It is so cold here right now. Visible is my breath. I am happy for the winter, truly. Somehow the challenge of being comfortable under these circumstances is trying enough to make it feel worth it.
Everything is up in the air. 2010 is nothing but a daunting array of question marks and vague notions. Honestly, something big needs to happen. My trip to Australia feels huge in breadth, but not depth.

Thursday, December 3, 2009

Recently

I love what I'm up to.

Tuesday, November 24, 2009

Selling & Buying

I'm once again on the 7th floor of Boston Medical Center. I am here for the day, giving blood and tissue samples. Glocuse syrup? Sure. Blood pressure cuffs and an ultrasound? Deal. Sublingual nitroglycerin? Alright. Internal vein scraping? Okay(ignore huge pit in my stomach), if you must. It's funny the things we do when we feel compelled. I will be in the USA for only fifty more days, and have no savings, many outstanding bills, and a personal loan repayment owed asap to a relative. Every single day needs to be utilized. Working part-time does not cut it.

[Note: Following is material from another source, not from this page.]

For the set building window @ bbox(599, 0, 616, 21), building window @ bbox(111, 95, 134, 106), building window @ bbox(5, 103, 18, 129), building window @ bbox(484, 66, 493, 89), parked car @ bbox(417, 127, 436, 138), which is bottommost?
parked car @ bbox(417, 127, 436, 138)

Wednesday, October 7, 2009

Strange Days, Indeed

I'm laying on the Jamaica Plain couch. I've been here all week. It is raining outside, was that thunder? Yep. There is a big black purring kitten on my chest who keeps fuckin' up my computering. Computing? Interwebbing.
Yesterday I went to ride on a ferris wheel at the Topsfield Fair. I was by myself. They put me in a basket with a grandpa with a ponytail and leather jacket and a grandson with short blond hair, a redsox shirt, and funny loose/missing/crooked/little kid teeth. Both were afraid of heights, but I wasn't sure if either of them were feigning it to fool the other. It was pointed out that we were in basket #13. I wasn't afraid.
I had a strong sense of the sheer absurdity of life on that ferris wheel.

Wednesday, September 23, 2009

Hospital stay

I am writing this from the 7th floor of Boston Medical Center. I am undergoing a five-day clinical bedrest trial. It is pretty alright. Movies. Books. Bland food. 800 dollars.

Saturday, September 12, 2009

Yussss

Pinto beans (canned)
Dark kidney beans (canned)
Black beans (dried & soaked)
Chick peas (canned)
Diced tomatoes (canned)
Whole tomatoes (canned)
Tomato paste (canned)
Green bell peppers
Hungarian long peppers
Small chili peppers
Corn
Yellow onions
Tempeh (marinated w/Braggs & balsamic vinegar, cubed)
Kale stems, finely chopped
Collard stems, finely chopped
Garlic cloves
Summer squash
Zucchini
Garlic powder
Apple cider vinegar
Chili powder
Cayenne pepper
Nutritional yeast
Salt

Wednesday, September 2, 2009

A new approach

I have found that whenever I realize that my life going in a direction that I truly am dissatisfied with(which is chronic problem), my typical response is to declare a reaffirmation of purpose(how overblown!) and to announce a new philosophy of living-and-being(how naïve!) as my solution. I am utterly ineffectual when it comes to putting these ideas into practice. Empty words, empty words. Yuck. Right now, I am undergoing the worst financial difficulties I have yet to experience. I am on the edge of being totally screwed. Now would be the time to hunker down, and commit to a regimen of frugality and hard work to get back on my feet. Right?
Wrong. I am throwing common sense and caution to the wind. Time to think outside the bun.
Full speed ahead. See you at my early grave.

Friday, August 28, 2009

How beautiful

Baby, when I think about you
I think about love
Darlin, dont live without you
And your love
If I had those golden dreams
Of my yesterdays
I would wrap you in the heaven
till Im dyin on the way

Feel like makin
Feel like makin love
Feel like makin love to you

Baby, if I think about you
I think about love
Darlin if I live without you
I live without love
If I had the sun and moon
I would give you both night and day
Of satisfyn

Feel like makin
Feel like makin love
Feel like makin love to you

And if I had those golden dreams
Of my yesterdays
I would wrap you in the heaven
til Im dyin on the way

Feel like makin love
Feel like makin love
(repeat many times)
Feel like makin love to you

Sunday, August 9, 2009

Best/Worst quote of the month

Drunken D.S. on Janeane Garofalo:

"I would fuck the HELL out of her"

Looking back I wonder "why did I say that?"

Monday, July 27, 2009

Funemployed?

Here's some updates on my life right now.
Unemployed, broke. My cash supplies are growing ever the more scarce.
Oops! I signed a lease on an apartment, costing way too much.
Was dating somebody for a few months. Maybe could've worked? Maybe my heart isn't completely broken, my morality not completely flawed and corrupt?
Oops! I screwed things up.

Been driving back and forth to Boston a lot for band stuff. Fun, but expensive. Been scrambling to find work. Everything I have found so far is either demeaning and/or a scam. Waiting to hear from unemployment, but I am not very optimistic.
Spending nights in my way-too-hot room, drinking beer alone and bullshitting on facebook.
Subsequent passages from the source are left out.